Se puede ver que las concepciones sobre las que se erige el debate por Dioxitek no posibilitan una apertura conceptual a otras nociones de naturaleza y todas las prácticas que dichas nociones podrían conllevar. Plantea de manera implícita que todos los seres humanos hemos tenido (y tenemos) la misma relación ontológica con la naturaleza y lo no-humano en general. El debate se centra en una visión única de naturaleza, por momentos reconfigurada, donde su utilización, cuidado y/o custodia quedan en manos del conocimiento considerado experto. En este contexto, hago propias las palabras de Danowski y Viveiros de Castro (2019), cuando frente a la utilización de conceptos como recursos, sustentabilidad, entre otros, argumentan:

Sería lamentable si, una vez más terminamos asistiendo a la reconstrucción del dualismo naturaleza/cultura a través de los mismos gestos que lo denuncian como insubsistente, con los cientistas naturales hipnotizados por los ‘parámetros geofísicos’ y equipados con una noción de ‘humanidad’ vaga y de escasa eficacia política, mientras los cientistas sociales simplemente rebautizan como ‘justicia ambiental’ a la perenne e inevitable lucha por los derechos de los desheredados de la Tierra, esto es, la ‘justicia social’ (p. 38).

Datos:
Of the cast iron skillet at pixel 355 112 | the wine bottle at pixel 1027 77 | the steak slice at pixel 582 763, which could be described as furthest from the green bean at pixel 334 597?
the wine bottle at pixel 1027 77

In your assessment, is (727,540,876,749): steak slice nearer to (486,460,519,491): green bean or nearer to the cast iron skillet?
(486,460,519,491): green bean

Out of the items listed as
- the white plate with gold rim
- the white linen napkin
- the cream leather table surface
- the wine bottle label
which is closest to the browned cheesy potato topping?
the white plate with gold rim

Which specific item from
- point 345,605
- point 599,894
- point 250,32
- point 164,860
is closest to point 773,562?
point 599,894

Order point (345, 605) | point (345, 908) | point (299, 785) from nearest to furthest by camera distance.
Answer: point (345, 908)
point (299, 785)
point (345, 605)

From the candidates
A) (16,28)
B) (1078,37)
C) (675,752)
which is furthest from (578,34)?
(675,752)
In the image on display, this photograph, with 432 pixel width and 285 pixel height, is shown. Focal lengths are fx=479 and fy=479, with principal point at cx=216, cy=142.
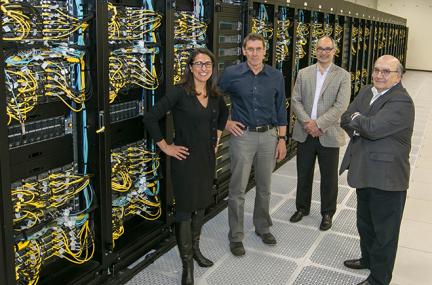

El problema:
Continúa el fragmento sobre el debate por Dioxitek a partir de su última oración. Las líneas no hacen falta para resolver lo que se pide.

Respuesta:
Frente a este dilema, el concepto de Antropoceno es un aporte fundamental para repensar y deconstruir las características del pensamiento binario de la episteme moderna. En la actual situación de crisis climática y ecológica, enfrentar los conflictos ambientales requiere mucho más que cambios de conciencia; involucra también cambios de estructuras, prácticas institucionales y políticas, así como profundas transformaciones culturales y de la forma de habitar y experimentar el mundo. La respuesta que se debe dar no es a Gaia, sino, principalmente, a los procesos que causaron su intrusión y las consecuencias que ella dejará (Stengers, 2017).

Latour (2012) nos recuerda que la modernidad no solo se constituyó con base en una división entre naturaleza y cultura/sociedad, sino también a una división entre los occidentales “civilizados” y los no occidentales considerados “bárbaros” y “primitivos”; lo que más tarde, en Face à Gaïa (2015), redefinió como la guerra entre humanos (los modernos, aquellos que aún creen que debemos vivir en una naturaleza única y unificada) y terrícolas (el mundo no moderno, el pueblo de Gaia). El genocidio de los pueblos indígenas fue el inicio del mundo moderno europeo, puesto que sin el saqueo de las Américas no existiría el capitalismo, tampoco la revolución industrial y con ello tampoco existiría el Antropoceno (Danowski y Viveiros de Castro, 2019).

Esta ontología de la separación entre humanos y terrícolas remite a la segunda asimetría mencionada al comienzo del apartado, la que da el segundo sentido a audiencia como metáfora del debate público de aquel momento. Me refiero a la exclusión política de los indígenas de Namqom. En este caso, no solo estamos hablando de una hegemonía epistemológica, sino también ontológica. Esta cuestión será profundizada en el siguiente apartado.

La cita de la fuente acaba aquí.